November 24, 2022
KATHMANDU – Even as unexpected results from the federal and provincial elections continue to pour in from every part of the country, future power-sharing models are already being discussed in Kathmandu. The emergence of the Rastriya Swatantra Party, a new political outfit formed only around six months ago by popular television host Rabi Lamichhane, and victories of new parties in the Tarai is set to drastically alter the composition of the federal legislature.
Complete election results are expected by the next week yet it is already becoming clear that no single party will get a clear majority. As parties begin discussing the possible shape and size of a new coalition government, at the heart of the talks will be the bargaining for prime minister’s post.
Nepali Congress General Secretary Gagan Thapa, who has been re-elected to parliament from Kathmandu-4, had long before the elections projected himself as future prime minister, and he renewed his claim on Tuesday during his victory speech.
“From today, I will start preparing for the Nepali Congress parliamentary party election [winning which will be the first step to becoming prime minister],” Thapa said while addressing a victory rally. “I respect the sentiments of the people and my voters.”
Thapa won election from Kathmandu-4 for the third time and this will be his fourth stint as parliamentarian.
Thapa’s claim for the top executive post will definitely make incumbent prime minister and party president Sher Bahadur Deuba uncomfortable. As per the Nepali Congress charter, only the elected leader of the parliamentary party gets to contest for prime minister. Other Congress leaders like Ram Chandra Poudel and Prakash Man Singh could also be prime minister aspirants.
“But Thapa, who comes from the Shekhar Koirala-led rival camp in the party, has to first win the camp’s support,” a Nepali Congress leader said, adding, “It is too early to predict who will be the party’s prime ministerial candidate.”
“First of all, whether the current ruling alliance will remain intact is still uncertain. Second, will the Congress get to lead the government again?” said another NC central working committee leader. “Thapa will be a strong PM candidate in the event of the continuation of the current coalition. But until the final election results are out, all such projections will be premature.”
Thapa said he has already started discussions inside the party to shore up support for his prime ministerial bid. He has the backing of Bishwa Prakash Sharma, another general secretary, and youth leaders like Pradip Poudel. Poudel has already secured a parliamentary berth and Sharma too is headed for a win. Sharma in his Facebook post on Tuesday evening proposed Thapa as parliamentary party leader and prime minister.

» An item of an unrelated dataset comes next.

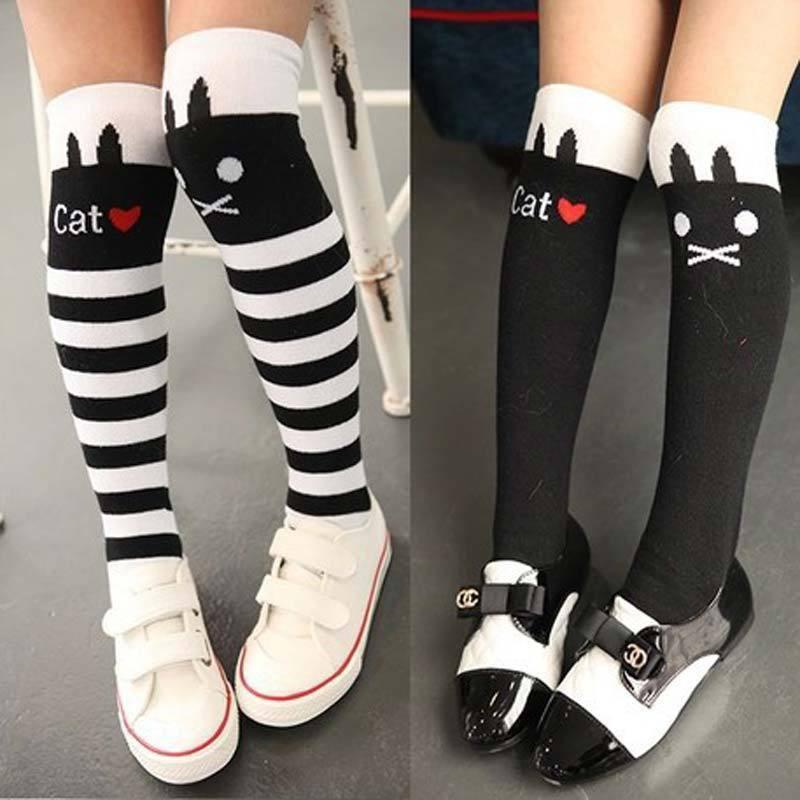 Knee High Striped I Love Cats Socks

But some political observers say despite popular support and considerable backing, Thapa still faces daunting odds to be prime minister.

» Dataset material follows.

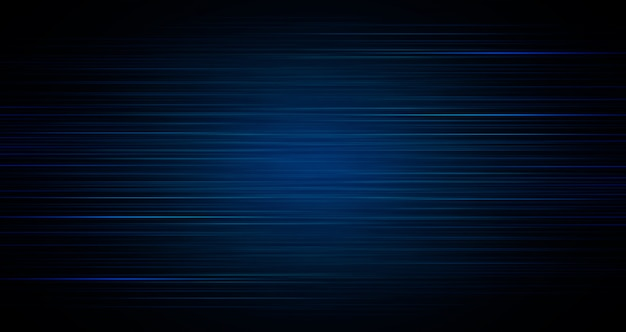 Dark blue light abstract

“Thapa contested the elections promising his voters that he will become prime minister, so he cannot give up the fight for the top post,” said Puranjan Acharya, a political analyst. “But yes, it won’t be easy.”
Nepali Congress that is contesting 91 first-past-the-post (FPTP) seats out of the total 165, is struggling to wrest the status of single largest party from the CPN-UML.
Nepal Congress, the leader of the ruling coalition, is yet to publicly speak on the complaints of coalition partners on the lack of transfer of Congress votes to their candidates.
“Although we have yet to analyze election results as the full picture is far from complete, frustration with mainstream parties including the Nepali Congress is apparent, especially among young voters,” said Prakash Sharan Mahat, the party spokesperson.
Mahat said young voters want to see rapid national development. As that has not happened, they have expressed their anger through the ballot box.
Some political observers believe Thapa’s joining the race for prime minister alongside such party veterans as Deuba, Poudel and Singh is a good sign.
“Assuming that Thapa has done his homework before declaring himself fit for the top executive post, he should launch a nationwide campaign to shore up support,” said Srikrishna Aniruddha Gautam, a political commentator.
Thapa has two main obstacles to overcome, according to Gautam: one, a strong challenge from within his own party and second, keeping the ruling coalition intact.
Gautam believes Congress would have done better had it heeded the suggestions of the rival camp including Thapa and contested elections alone. In that event, Thapa’s prospects of becoming prime minister would have been stronger.
But now as the election results trickle in, the ruling coalition, which had earlier expected to win a majority, appears to be panicking.
The fear was reflected in the party spokesman’s reaction. “Those who were frustrated with us voted for the Rastriya Swatantra Party in the constituencies where there were no Congress candidates,” said a frustrated Mahat, adding, “Our proportional representation votes were also diverted to the new party.”